Problem 1: Using the RK Player article, decide whether each statement agrees with it: (a) the RK Player binary sits in a directory listed in the shell's PATH; (b) RK Player is built using Qt5; (c) RK Player uses the Tinker Board's hardware acceleration to play H.264 and H.265 video. Answer yes or no for each and quote the words of the article that decide it.
Problem 2: Write the next paragraph of the RK Player article, picking up after its final sentence and keeping its first-person voice.

RockChip Video Player (RK Player)
Asus released a new beta of TinkerOS on their website yesterday. One interesting addition is the initial release of a dedicated video player, RK Player. What makes RK Player interesting? Simply, the video app uses the hardware acceleration features found on the Tinker Board to play video encoded using H.264 and H.265.
With the new release of TinkerOS, Asus’s website has prepared a brief support guide to the RK Player. It’s pretty important you read the guide, as you may initially think RK Player hasn’t been installed on the system. This is because the binary file, player, is not stored in a directory listed in the shell’s PATH. It’s not been added to the menu system. Instead it’s’s buried in the filesystem at /usr/lib/arm-linux-gnueabihf/qt5/examples/multimediawidgets/player/. The guide recommends copying the file to a more convenient location. Alternatively, add the directory to the PATH. I’ll be kind about the unprofessional guide (blurry screenshots, broken English – seriously from Asus?) – clearly Asus is keen on releasing the player at the earliest opportunity so the community can test it out. Let’s take a look at RK Player in action.
RK Player is built using Qt5, a full development framework with tools designed to streamline the creation of applications and user interfaces. As this is the first release of the RK Player, I’m expecting basic features only and bugs. Curiously ./player -v outputs the version information: 5.7.1.

Supplied material:
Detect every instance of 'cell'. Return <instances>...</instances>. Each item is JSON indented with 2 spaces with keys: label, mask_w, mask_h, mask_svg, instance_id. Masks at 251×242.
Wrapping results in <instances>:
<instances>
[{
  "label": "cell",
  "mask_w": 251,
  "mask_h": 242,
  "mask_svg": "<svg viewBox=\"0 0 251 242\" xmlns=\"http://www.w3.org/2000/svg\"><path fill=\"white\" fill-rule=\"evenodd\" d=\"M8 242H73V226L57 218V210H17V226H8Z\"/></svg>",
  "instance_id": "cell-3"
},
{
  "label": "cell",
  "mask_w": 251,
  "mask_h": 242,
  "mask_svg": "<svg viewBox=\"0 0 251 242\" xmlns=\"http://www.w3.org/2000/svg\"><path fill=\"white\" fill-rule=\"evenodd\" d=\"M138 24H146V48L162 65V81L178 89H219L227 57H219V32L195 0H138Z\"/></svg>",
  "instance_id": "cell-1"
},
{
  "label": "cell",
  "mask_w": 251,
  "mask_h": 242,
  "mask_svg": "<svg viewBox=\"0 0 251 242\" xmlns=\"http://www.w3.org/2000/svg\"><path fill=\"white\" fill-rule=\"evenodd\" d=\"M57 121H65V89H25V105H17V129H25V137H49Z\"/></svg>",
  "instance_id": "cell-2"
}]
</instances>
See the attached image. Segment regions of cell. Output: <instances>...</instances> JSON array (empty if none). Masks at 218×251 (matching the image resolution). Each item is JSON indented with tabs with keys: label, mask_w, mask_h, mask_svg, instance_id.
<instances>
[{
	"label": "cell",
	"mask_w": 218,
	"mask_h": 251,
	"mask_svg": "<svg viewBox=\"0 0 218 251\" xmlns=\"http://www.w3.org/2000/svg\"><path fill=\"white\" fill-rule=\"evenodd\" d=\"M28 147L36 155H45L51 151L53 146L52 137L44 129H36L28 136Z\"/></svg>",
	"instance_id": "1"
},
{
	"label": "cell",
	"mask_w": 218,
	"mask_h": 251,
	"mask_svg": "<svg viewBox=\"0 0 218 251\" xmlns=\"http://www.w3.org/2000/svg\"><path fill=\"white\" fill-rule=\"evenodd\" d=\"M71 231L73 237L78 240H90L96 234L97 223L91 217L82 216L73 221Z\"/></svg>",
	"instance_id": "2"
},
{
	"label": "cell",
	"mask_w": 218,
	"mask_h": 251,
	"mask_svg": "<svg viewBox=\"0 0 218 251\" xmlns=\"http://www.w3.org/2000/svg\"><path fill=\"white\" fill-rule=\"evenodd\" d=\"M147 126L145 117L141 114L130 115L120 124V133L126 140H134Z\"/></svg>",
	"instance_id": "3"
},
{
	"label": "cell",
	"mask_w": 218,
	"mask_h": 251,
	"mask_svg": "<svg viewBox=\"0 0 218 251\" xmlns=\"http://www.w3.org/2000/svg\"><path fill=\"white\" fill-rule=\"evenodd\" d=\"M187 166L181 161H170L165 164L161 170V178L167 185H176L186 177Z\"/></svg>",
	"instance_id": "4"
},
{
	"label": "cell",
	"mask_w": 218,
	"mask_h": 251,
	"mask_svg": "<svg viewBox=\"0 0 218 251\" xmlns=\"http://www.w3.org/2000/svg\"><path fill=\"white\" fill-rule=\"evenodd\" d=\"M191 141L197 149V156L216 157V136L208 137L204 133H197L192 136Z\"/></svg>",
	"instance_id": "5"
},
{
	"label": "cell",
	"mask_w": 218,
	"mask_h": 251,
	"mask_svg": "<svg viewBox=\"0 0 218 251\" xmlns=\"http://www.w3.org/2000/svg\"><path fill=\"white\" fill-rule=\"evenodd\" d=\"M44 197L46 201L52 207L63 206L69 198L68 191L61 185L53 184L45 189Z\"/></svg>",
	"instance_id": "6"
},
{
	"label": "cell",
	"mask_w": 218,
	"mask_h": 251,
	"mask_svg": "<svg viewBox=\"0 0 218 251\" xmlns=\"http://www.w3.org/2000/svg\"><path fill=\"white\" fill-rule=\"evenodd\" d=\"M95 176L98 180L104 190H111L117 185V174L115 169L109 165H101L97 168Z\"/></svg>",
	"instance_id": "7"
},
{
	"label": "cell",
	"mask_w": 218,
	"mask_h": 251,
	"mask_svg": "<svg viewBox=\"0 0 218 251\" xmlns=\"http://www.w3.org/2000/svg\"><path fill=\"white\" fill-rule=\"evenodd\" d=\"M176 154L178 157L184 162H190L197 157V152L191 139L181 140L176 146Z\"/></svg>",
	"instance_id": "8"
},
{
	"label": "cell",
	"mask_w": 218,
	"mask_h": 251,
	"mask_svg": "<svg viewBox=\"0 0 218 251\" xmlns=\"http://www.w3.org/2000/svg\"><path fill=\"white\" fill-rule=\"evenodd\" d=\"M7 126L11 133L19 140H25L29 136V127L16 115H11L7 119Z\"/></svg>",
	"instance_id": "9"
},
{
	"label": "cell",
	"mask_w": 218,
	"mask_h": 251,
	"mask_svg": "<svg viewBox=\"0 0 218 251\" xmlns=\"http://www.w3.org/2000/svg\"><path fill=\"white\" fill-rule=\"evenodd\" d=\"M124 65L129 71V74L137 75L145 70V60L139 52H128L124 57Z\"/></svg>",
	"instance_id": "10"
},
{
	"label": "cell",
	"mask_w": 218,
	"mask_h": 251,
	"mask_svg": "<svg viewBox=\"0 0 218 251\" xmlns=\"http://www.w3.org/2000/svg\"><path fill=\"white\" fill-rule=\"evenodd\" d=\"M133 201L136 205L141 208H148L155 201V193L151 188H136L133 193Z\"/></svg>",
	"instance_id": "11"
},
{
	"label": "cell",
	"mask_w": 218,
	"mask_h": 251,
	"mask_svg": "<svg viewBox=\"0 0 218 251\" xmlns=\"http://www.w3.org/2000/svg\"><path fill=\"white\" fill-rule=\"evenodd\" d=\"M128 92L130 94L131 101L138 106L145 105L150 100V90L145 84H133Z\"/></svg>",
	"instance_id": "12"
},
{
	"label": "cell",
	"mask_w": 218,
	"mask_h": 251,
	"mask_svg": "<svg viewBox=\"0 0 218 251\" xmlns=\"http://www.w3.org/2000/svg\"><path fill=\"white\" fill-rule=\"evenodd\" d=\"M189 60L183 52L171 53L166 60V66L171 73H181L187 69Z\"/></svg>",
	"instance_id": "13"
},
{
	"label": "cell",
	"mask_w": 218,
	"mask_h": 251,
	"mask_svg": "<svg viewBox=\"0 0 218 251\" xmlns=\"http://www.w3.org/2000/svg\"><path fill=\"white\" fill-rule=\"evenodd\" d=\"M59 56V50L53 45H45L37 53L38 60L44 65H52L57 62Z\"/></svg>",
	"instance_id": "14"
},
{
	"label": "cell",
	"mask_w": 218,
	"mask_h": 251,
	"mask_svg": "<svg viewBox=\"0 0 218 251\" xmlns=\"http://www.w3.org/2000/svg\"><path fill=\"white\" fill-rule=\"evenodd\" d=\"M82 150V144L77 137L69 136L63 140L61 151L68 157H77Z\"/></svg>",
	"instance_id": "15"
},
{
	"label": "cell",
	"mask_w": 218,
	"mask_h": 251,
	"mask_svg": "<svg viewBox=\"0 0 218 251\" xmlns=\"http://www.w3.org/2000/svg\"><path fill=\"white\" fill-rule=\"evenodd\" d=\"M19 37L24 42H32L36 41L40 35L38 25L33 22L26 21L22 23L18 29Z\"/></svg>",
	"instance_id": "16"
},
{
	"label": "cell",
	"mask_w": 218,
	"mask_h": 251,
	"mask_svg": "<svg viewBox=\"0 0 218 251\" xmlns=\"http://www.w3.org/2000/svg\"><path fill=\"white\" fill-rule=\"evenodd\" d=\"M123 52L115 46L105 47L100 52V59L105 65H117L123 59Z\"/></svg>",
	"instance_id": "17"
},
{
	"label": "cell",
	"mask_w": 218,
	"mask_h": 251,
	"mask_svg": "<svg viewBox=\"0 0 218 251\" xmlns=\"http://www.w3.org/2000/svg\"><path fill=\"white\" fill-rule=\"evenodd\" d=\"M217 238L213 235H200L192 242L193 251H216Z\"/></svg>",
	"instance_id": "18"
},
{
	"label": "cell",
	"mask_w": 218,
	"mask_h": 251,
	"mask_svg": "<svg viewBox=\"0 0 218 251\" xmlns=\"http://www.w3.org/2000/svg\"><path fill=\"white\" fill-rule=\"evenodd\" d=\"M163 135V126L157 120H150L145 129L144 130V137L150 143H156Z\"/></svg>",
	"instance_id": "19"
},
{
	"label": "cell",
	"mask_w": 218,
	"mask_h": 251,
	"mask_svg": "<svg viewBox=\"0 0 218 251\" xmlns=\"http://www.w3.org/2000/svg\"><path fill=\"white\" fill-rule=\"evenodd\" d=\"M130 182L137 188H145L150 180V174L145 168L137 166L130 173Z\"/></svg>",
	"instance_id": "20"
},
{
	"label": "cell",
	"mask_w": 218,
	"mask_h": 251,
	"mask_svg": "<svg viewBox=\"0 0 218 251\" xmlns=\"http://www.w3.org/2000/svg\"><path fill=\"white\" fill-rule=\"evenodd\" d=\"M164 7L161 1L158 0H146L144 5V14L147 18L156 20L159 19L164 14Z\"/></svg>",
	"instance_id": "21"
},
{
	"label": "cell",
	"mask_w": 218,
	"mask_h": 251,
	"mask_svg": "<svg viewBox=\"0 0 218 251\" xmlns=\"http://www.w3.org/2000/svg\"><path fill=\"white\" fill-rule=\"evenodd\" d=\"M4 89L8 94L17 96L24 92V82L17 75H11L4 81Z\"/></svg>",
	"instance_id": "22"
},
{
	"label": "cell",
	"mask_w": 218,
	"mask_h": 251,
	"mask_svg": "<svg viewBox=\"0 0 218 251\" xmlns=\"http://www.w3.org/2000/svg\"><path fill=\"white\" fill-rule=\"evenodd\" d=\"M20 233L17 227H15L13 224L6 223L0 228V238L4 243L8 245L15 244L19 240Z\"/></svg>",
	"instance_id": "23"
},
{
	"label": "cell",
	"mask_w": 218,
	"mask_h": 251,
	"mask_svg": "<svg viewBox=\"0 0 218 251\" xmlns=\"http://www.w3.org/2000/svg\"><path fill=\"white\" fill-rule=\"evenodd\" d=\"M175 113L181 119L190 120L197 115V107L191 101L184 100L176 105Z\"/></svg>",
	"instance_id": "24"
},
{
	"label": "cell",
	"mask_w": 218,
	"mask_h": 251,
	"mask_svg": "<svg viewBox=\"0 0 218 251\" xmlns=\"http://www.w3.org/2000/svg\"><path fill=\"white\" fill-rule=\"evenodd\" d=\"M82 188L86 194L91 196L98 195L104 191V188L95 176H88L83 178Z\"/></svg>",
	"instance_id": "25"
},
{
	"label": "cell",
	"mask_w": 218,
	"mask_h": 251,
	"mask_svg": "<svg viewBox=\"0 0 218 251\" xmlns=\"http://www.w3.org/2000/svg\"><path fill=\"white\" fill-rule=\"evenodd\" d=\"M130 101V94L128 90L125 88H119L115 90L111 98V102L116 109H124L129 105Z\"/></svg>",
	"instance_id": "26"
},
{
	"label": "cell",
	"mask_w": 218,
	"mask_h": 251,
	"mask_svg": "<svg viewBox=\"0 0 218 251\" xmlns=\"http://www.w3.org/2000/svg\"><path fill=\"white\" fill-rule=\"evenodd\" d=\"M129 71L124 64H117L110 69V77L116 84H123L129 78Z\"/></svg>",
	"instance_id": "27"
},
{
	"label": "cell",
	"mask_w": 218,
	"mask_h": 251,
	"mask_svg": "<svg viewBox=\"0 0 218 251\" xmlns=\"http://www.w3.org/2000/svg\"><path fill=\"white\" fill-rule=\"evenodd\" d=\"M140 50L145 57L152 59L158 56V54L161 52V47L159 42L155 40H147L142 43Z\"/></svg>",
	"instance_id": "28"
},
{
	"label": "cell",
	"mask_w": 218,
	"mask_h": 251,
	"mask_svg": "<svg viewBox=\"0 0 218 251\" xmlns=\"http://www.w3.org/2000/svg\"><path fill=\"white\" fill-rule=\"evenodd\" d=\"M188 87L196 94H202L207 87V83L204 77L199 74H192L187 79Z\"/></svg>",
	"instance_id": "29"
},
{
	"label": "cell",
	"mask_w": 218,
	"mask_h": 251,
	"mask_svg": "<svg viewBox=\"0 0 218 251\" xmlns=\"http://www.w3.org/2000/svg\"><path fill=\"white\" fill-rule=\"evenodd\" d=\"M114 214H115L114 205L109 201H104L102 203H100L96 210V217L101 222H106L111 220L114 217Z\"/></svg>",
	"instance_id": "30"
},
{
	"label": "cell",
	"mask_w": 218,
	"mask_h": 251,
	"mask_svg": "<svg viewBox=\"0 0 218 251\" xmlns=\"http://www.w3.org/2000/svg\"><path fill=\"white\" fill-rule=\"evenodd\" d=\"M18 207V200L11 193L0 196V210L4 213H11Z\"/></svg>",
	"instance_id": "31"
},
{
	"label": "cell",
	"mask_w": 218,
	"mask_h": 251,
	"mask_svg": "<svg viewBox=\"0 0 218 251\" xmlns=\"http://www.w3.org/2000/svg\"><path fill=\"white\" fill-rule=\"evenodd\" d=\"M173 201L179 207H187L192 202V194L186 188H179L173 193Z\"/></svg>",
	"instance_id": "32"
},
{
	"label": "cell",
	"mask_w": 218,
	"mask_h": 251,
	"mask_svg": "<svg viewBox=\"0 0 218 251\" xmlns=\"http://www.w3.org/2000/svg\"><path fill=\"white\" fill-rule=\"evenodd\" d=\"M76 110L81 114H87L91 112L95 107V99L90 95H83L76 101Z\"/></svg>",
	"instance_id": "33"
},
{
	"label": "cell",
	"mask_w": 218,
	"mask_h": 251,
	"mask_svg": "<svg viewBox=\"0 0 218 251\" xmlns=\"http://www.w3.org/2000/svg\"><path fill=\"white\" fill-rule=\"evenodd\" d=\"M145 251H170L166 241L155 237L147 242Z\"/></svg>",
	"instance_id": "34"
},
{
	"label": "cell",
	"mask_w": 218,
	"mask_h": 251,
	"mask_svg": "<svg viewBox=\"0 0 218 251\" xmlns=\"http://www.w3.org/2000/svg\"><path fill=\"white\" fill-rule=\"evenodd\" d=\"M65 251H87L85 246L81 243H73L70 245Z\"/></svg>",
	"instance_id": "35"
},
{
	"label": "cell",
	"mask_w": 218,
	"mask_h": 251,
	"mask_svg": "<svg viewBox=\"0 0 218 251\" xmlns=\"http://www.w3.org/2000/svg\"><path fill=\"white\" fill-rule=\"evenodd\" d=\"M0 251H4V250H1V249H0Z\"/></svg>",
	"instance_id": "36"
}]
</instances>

Written answer 1:
(a) No: "the binary file, player, is not stored in a directory listed in the shell’s PATH."
(b) Yes: "RK Player is built using Qt5"
(c) Yes: "the video app uses the hardware acceleration features found on the Tinker Board to play video encoded using H.264 and H.265."

Written answer 2:
Below is a screenshot of RK Player in action. The player offers basic functionality with playback buttons, a volume slider with mute, a full screen option, and a button which switches from EGL to DRM. The guide recommends you select DRM for best performance. The interface appears to allow you to open multiple videos, which are listed in the right hand pane, although this functionality doesn’t actually work properly. No matter. The interface is minimalist, but so what? This is the initial release.
What’s important in this first release is primarily the quality of playback of H264 and H265 encoded videos, and the system load.
Sample demo clips from H264info.com are conveniently to hand, so I test with them. The clips are all encoded using H.264 mostly at a 1920×816 resolution, although the Gravity trailer is encoded at 2048×858. Audio is played back over Bluetooth to a Cambridge Audio Minx GO.
It’s good to report that most of the video clips played back well. Playback was definitely not perfect, particularly in full screen mode. There was some tearing evident in full screen mode, but the Tinker Board kept up with playback with no stuttering. A few of the clips suffered corruption in full screen mode; selecting the DRM mode made no visible difference. The Serenity 720p ‘On HD DVD’ Trailer suffered from a horribly distorted image. But overall, playback of most clips was good, particularly for an initial release which is clearly alpha quality.
This is the system load when playing back the Gravity trailer. Pretty impressive results.
The video player can only play H.264 and H.265 videos, so don’t bother experimenting with videos encoded with other compression standards. Please share your experiences with the video player.